3 lip 2013

Co może Pani Kasia?

Na przykład wiązać nikab
Jeszcze tuż przed sesją, gdy pisałyśmy z Dziekanką Kachniewską posty na temat konieczności zwracania protokołów, deklarowania przedmiotów etc. miałyśmy wrażenie powtarzalności, ba, cykliczności niektórych treści. Zmienia się tylko data wpisu i grupa docelowa, której należy o danej sprawie przypomnieć. Nic w tym dziwnego, gdyż studiowanie ma cykliczny charakter. 

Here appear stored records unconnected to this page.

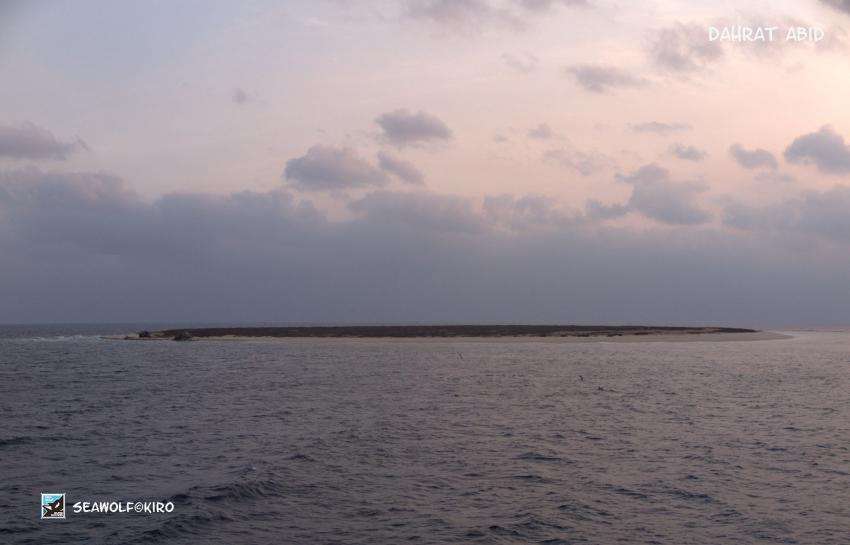 Dahrat Abid, Seawolf Diving Safari Sudan Süden, Dahrat Abid - Aabida, Südsudan, Sudan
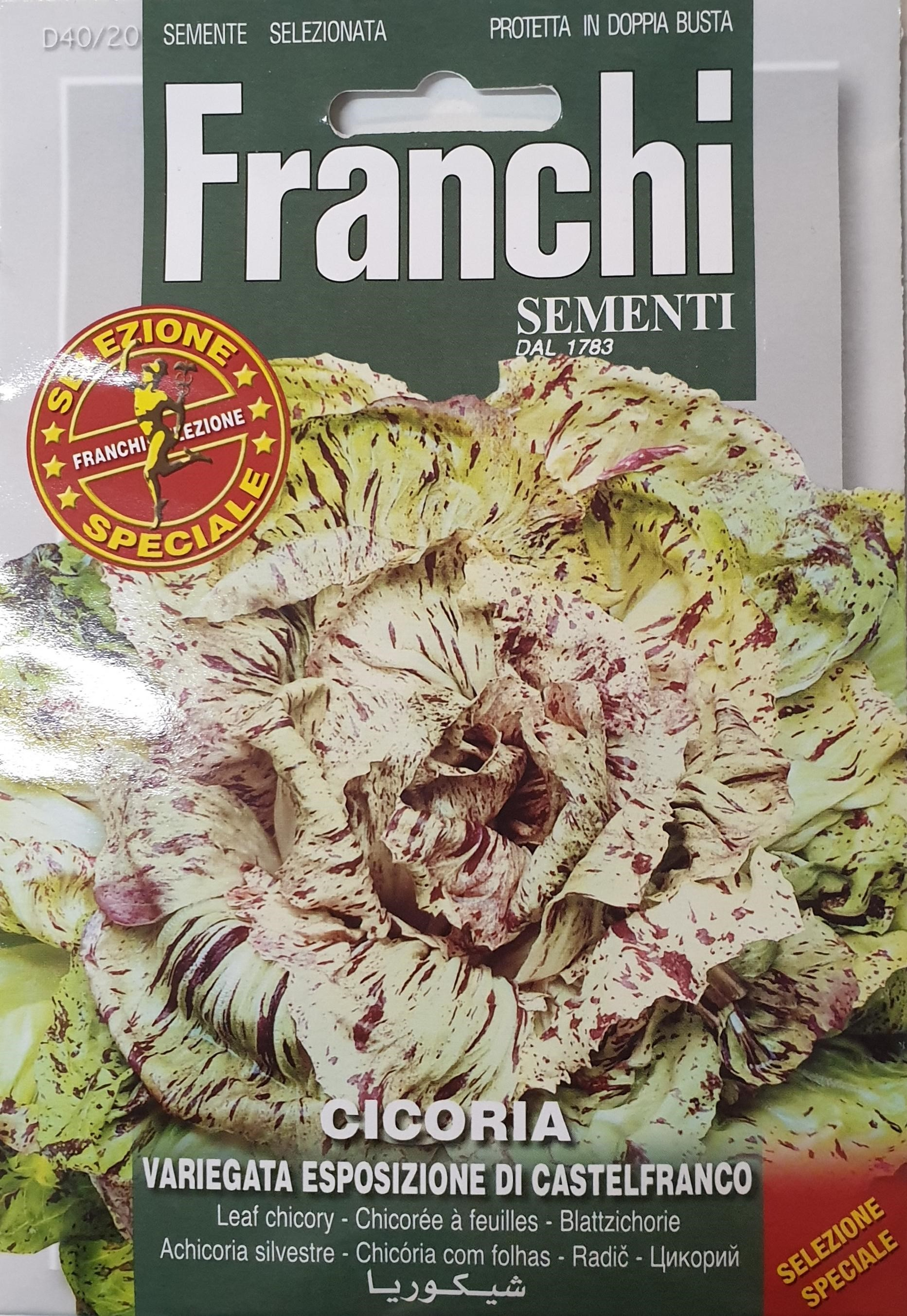Exhibition quality Chicory Castelfranco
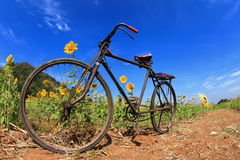 Black bicycle in sunflowers field Stock Photos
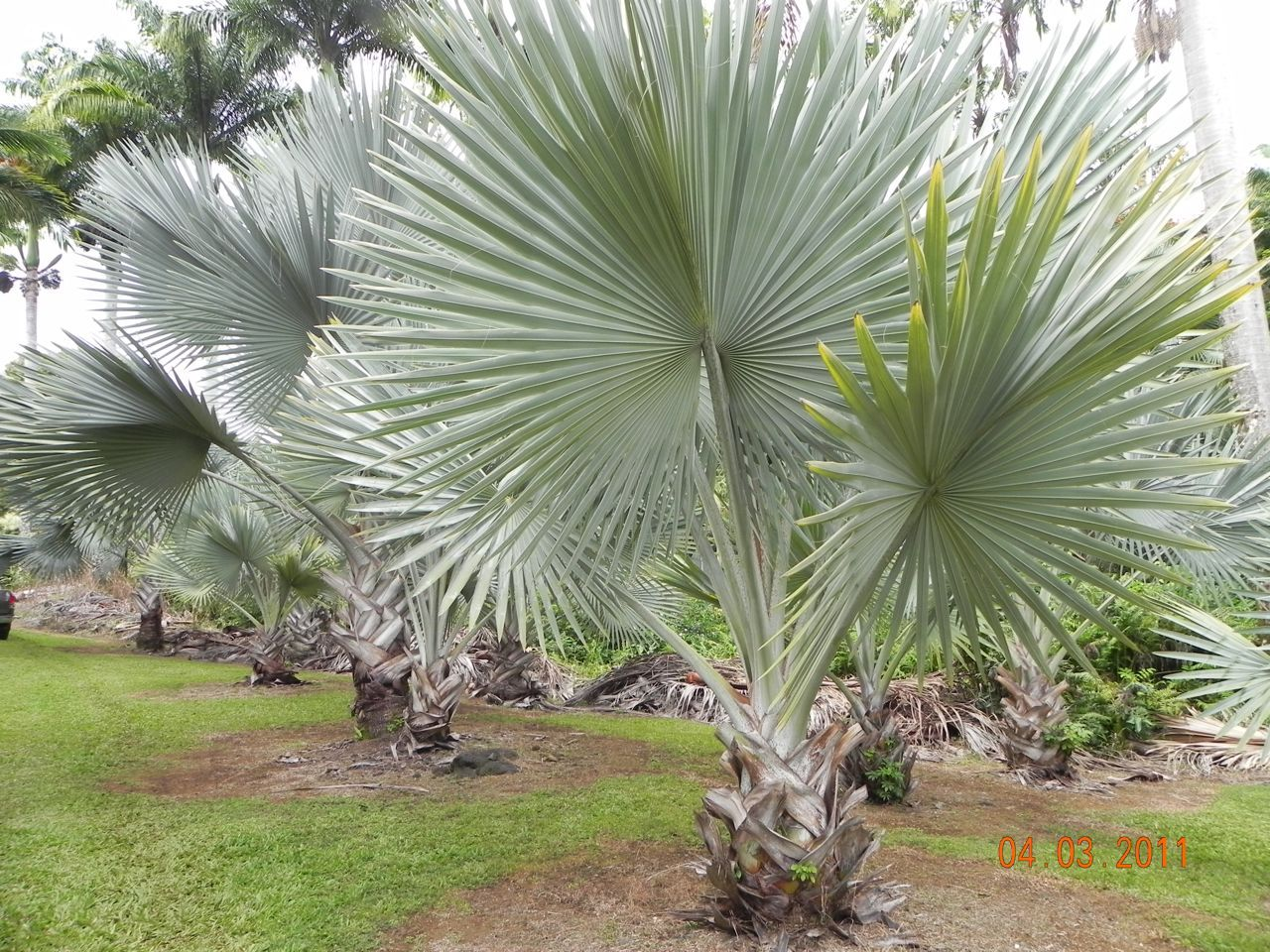 Bismarckia Tim Brian Plants Amp Gardens The Tropics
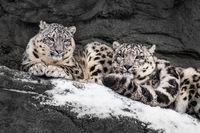 Snow Leopard Pair III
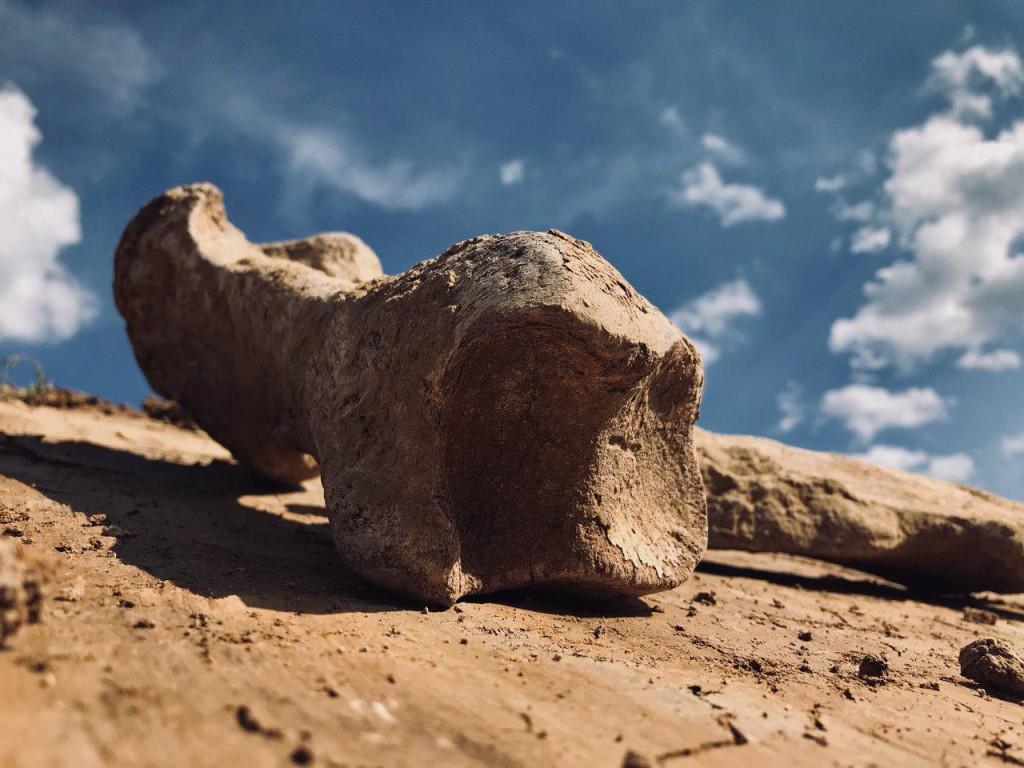 Кістки викопного шерстистого носорога знайшли у Гопчиці Погребищенського району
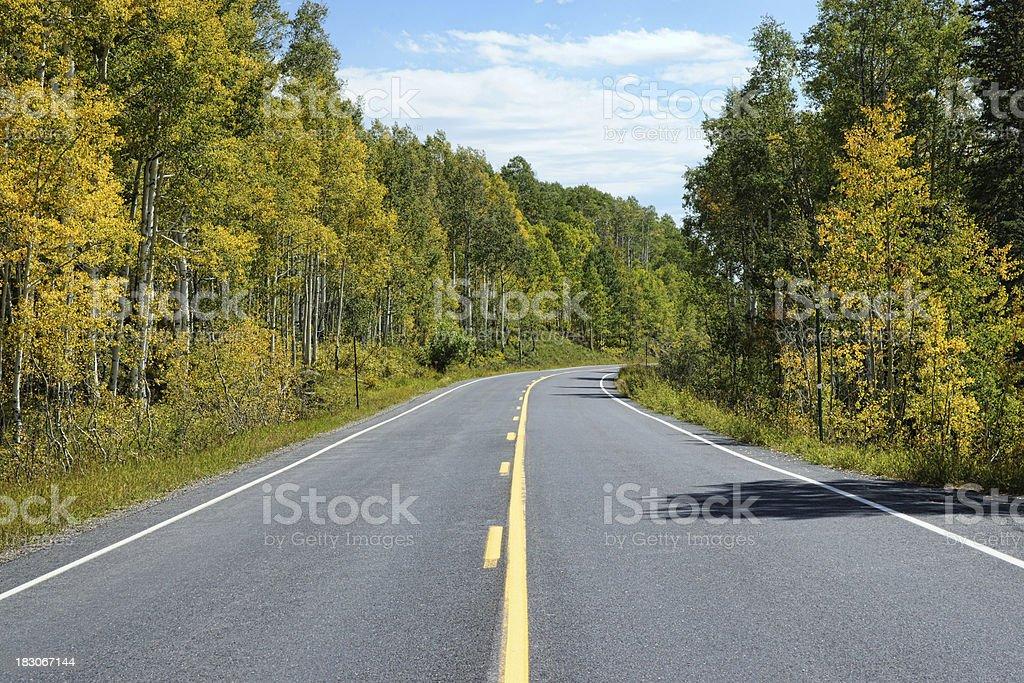 Idyllische Straße durch den wunderschönen Forest Lizenzfreies stock-foto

Tym jednak razem pragnę odgrzebać inny stary wpis, który co prawda doczekał się ponad 700 odsłon, ale najwyraźniej to nadal za mało. Chociaż dotyczy on Pani Magdy i Pani Kasi, skupię się z oczywistych względów na drugiej części. W ciągu ostatnich kilku dni dostałam kilka maili i innych wiadomości, w tym: 
  • witam-prośbę o przygotowanie absolwentowi dokumentów, przetłumaczenie i wysłanie mu na podany adres pocztowy. Prośba była zaadresowana do mnie (odpowiedziałam per „Szanowny Panie” licząc na wzajemność, ale niestety nadzieja to płonna) 
  • kilka „podań” na moje prywatne konto na FB, które użyte zostało jako skrzynka nadawcza w związku z głębokim przekonaniem, że jest to jedyna forma kontaktu ze mną w związku z zawieszeniem dyżurów dziekańskich (wiadomo – FB uzależnia, mail służbowy niekoniecznie ;)) 
oraz perełkę – mail od studentki z prośbą o interwencję skierowany do „Pani Kasi” (zbieżność imion nieprzypadkowa) i podpisany „Małgosia”. Na moją prośbę, aby zapoznała się najpierw z rzeczonym wpisem, studentka napisała, że pracuje w branży, w której nie przywiązuje się wagi do tytułów i że przeprasza, jeżeli mnie uraziła.
Korzystając z okazji chciałabym niniejszym obalić te dwa mity (w jeden przyznaję, sama wierzyłam w czasach wczesnostudenckich): 
  • Na sposób zwracania wpływa przede wszystkim pełniona rola społeczna adresata – do swojego studenta na zajęciach powiem „proszę Pana”, albo „Panie Michale” (jeżeli akurat pamiętam i jeżeli akurat nazywa się Michał), ale jeżeli zostanie za jakiś czas ambasadorem i spotkamy się w kontekście dyplomatycznym, powiem „Panie Ambasadorze” (poza tym kontekstem też może tak się zdarzyć). Dla swoich studentów na zajęciach jestem „Panią Doktor”, w sprawach administracyjnych „Panią Dziekan” – pisanie Prodziekan to tak jak gdyby pisać „Pani Wiceprezes” albo „Panie zastępco Przewodniczącego”), ale jak trafię do szpitala, lekarz pewnie będzie do mnie mówił „Pani Kasiu”. Niekiedy dostosowujemy formę zwracania się na wyrost do kontekstu – występując z Dziekanką Kachniewską w radiu będę zwracać się do niej i mówić o niej per „Pani Dziekan”, choć zazwyczaj tego ode mnie nie wymaga, ba – nie chce. 
  • To nie jest kwestia urazy czy bólu niedocenienia, co raczej pewien absmak związany z niewiedzą na temat kontekstu i ról społecznych. Jeżeli student pisze do mnie „Pani Kasiu” nie czuję się odarta z ciężko zdobytych dwóch literek, tylko pewną nieadekwatność (i tu wyznanie: po I semestrze studiów brałam wpis u pewnego prof. dr hab., którego wpisałam do indeksu jako dr. Gdy wpisując mi ocenę dopisywał brakujące człony swojego przedimienia zakładałam chyba dokładnie to samo, co pani Małgosia w stosunku do mnie) 
No dobrze, przyznaję na koniec – może trochę się czepiam. Wczoraj opowiadałam o kwiatkach z mojej korespondencji zaprzyjaźnionej profesorce, kierowniczce katedry z UW, która po chwili zastanowienia odparła, że nie wie o co mi chodzi – sama dostaje stosy listów z prośbami typu „witam proszę mi…”, w tym jej ulubione: „piszę pracę na temat… proszę przysłać mi literaturę” – a jest ode mnie nieco starsza i bardziej utytułowana. Tyle, że ona te listy ignoruje (zwłaszcza te ulubione), a ja staram się jednak nie.